What needs to be done:
Carry on the email thread about file security labels, starting right after its last line.

Quoted passage:
If you write top secret data it should stay top secret even if you're
writing to a folder that is normally reserved for secret data, or perhaps
mixed data. Iirc it uses the MLS of the process when creating the file
entry."

I disagree. Top Secret data shoud not be written to a folder which was not
provisioned for such. Allowing persons or processess of lower
classification access to "containers" with higher clearance requirements
could cause a data spill. Any thoughts as to active handling of such?

Dennis Sherrell
Sherrell Consulting
Bakersfield, California Company #136601
Counter-Terrorism
Cybernetic Countermeasure Developer

On Fri, Apr 7, 2017, 12:55 PM Stephen Smalley <sds@tycho.nsa.gov> wrote:

> On Fri, 2017-04-07 at 15:41 -0400, Stephen Smalley wrote:
> > On Fri, 2017-04-07 at 11:39 -0700, Nick Kralevich wrote:
> > > When a file is created in a directory, the default label for the
> > > file
> > > is based on the label of the enclosing directory (unless something
> > > like setfscreatecon is used). For example:
> > >
> > > bullhead:/ # cd /data/misc/zoneinfo/
> > >
> > > bullhead:/data/misc/zoneinfo # ls -ladZ .

Recorded information:
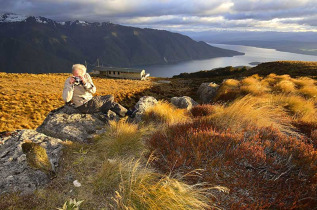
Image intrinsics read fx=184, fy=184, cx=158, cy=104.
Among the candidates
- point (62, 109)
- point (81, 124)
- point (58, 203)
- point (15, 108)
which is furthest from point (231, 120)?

Final result:
> > > drwxrwxr-x 2 system system u:object_r:zoneinfo_data_file:s0 4096
> > > 1971-06-19 17:07 .
> > > bullhead:/data/misc/zoneinfo # touch asdf
> > > bullhead:/data/misc/zoneinfo # ls -ladZ . asdf
> > >
> > > drwxrwxr-x 2 system system u:object_r:zoneinfo_data_file:s0 4096
> > > 2017-04-07 18:32 .
> > > -rw-rw-rw- 1 root   root   u:object_r:zoneinfo_data_file:s0    0
> > > 2017-04-07 18:32 asdf
> > >
> > > note how the label of the "asdf" file matches the label of the
> > > enclosing directory.
> > >
> > > However, that's not true when the directory uses categories. In
> > > that
> > > case, the newly created file inherits the label, but not the
> > > categories. For example:
> > >
> > > bullhead:/data/data # cd /data/data/com.android.chrome
> > > bullhead:/data/data/com.android.chrome # ls -ladZ .
> > > drwx------ 6 u0_a60 u0_a60 u:object_r:app_data_file:s0:c512,c768
> > > 4096
> > > 1971-07-15 15:31 .
> > > bullhead:/data/data/com.android.chrome # touch asdf
> > > bullhead:/data/data/com.android.chrome # ls -laZd . asdf
> > > drwx------ 6 u0_a60 u0_a60 u:object_r:app_data_file:s0:c512,c768
> > > 4096
> > > 2017-04-07 18:35 .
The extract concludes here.